Kelly Hong Editor in Chief
As another year of high school at Pioneer takes place, fall sports have begun to kick in. Meets, games, and matches are all starting to occur and several of these athletes are taking difficult AP and AC classes as well. Many of the fall sports at Pioneer have games that cut into class time. Athletes are excused from classes up to 5th, 6th, and 7th hour in order to rush onto the field or hop on a bus to travel to an opposing high school for a meet. Despite the fact that these students may miss multiple class lessons, they are given the chance to make up any missed school work, and playing at a sporting event demonstrates a commitment that goes beyond the standard classroom setting.
Participating in games is the most crucial component of playing a sport and ensure’s one’s position on the team. Without competition, how would individuals be able to display their passion and commitment shown? The phrase “hard work pays off” would have very little meaning if students are kept from showing their family, friends, and other possible important people the time, devotion, and physical labor it takes to be involved in a sport. For example, college representatives would be unable to properly assess the level of talent student athletes hold. This would potentially restrict the goals of students who wish to continue playing in college.

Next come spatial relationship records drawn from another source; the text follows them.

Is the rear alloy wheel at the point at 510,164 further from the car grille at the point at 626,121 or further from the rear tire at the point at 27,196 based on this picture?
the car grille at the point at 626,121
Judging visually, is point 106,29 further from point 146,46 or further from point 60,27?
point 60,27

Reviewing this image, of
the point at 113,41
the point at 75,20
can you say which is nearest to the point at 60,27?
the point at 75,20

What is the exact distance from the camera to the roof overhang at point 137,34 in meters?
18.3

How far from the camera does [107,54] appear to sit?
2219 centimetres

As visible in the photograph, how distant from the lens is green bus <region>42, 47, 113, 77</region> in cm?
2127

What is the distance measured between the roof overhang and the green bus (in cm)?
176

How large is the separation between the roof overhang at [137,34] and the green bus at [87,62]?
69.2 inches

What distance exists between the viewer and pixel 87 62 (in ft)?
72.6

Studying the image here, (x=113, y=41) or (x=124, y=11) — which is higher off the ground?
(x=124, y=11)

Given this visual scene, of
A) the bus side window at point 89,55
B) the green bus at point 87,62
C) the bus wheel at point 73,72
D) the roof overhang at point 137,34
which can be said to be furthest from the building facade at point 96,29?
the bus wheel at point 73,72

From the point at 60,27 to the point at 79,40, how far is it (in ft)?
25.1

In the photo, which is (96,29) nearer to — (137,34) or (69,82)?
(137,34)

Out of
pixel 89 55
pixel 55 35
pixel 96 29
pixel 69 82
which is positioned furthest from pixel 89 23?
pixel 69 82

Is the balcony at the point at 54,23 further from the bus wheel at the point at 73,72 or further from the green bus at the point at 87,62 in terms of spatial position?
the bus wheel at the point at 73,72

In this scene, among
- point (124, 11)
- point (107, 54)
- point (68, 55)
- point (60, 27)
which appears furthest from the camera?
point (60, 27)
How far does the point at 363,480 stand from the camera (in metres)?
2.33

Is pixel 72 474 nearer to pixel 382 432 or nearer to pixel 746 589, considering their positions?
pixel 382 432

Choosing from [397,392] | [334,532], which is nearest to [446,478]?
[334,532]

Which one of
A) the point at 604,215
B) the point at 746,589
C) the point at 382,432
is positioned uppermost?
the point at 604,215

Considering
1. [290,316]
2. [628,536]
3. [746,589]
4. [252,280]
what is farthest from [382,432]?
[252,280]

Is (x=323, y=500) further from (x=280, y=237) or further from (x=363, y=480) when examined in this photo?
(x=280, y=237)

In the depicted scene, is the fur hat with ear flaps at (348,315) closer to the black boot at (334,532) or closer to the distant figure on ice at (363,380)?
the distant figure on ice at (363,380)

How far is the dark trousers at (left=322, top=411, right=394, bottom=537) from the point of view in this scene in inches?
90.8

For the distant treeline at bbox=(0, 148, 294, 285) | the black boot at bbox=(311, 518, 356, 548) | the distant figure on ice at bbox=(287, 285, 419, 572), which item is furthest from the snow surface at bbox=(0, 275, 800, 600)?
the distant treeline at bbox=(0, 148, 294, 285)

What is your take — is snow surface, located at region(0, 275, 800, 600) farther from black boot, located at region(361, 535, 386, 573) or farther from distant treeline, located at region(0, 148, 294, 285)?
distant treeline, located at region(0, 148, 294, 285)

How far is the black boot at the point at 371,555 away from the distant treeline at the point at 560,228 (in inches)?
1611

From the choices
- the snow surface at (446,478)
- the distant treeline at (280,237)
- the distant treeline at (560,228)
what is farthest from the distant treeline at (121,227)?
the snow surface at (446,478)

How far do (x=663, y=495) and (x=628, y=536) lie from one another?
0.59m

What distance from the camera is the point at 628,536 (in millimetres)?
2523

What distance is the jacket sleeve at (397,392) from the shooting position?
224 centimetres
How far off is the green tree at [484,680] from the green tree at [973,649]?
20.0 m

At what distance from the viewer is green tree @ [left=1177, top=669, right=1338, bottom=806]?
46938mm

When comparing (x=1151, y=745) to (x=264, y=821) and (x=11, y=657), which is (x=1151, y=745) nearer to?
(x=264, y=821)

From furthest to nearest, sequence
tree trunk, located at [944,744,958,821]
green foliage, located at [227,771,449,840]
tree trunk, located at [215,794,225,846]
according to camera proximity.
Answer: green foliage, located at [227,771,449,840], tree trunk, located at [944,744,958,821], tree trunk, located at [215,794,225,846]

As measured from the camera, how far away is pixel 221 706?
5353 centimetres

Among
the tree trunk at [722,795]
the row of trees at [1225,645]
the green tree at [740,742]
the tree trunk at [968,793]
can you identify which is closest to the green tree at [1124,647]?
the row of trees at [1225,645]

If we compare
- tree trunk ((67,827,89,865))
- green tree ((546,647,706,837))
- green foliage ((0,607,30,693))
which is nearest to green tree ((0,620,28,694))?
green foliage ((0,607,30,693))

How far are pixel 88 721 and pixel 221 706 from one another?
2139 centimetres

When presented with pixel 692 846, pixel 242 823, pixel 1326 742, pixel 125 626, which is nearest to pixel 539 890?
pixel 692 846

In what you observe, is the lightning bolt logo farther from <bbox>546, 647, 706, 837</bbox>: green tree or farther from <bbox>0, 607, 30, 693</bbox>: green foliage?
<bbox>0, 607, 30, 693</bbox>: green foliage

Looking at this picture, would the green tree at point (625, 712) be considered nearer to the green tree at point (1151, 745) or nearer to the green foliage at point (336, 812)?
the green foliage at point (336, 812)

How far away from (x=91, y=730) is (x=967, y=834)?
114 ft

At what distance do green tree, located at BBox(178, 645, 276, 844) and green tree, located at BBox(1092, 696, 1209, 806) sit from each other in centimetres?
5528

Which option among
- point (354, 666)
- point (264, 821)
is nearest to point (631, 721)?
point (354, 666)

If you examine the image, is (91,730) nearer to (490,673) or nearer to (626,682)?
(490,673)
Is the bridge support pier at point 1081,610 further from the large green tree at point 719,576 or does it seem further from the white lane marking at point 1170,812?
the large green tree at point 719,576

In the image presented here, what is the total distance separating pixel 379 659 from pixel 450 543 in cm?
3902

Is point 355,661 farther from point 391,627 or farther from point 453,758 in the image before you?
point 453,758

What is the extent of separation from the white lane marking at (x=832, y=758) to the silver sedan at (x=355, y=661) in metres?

Student athletes should have the choice of missing school time for sporting competitions because of the assorted life skills that can only be gained through sporting events. In addition, for certain individuals, playing a specific sport beyond high school is their biggest objective. It would reduce the motivation that encourages athletes to strive to become better players and more well-rounded people in general.
Abby Simon News Editor
With almost a full month underway in school now, Pioneer’s fall athletic teams are in full swing. While most games take place after school or on weekends, occasionally students must leave school early to be at their events on time. When a student athlete misses school for an event or a game, the athletic office excuses their absence and expects for those students to make up work on time.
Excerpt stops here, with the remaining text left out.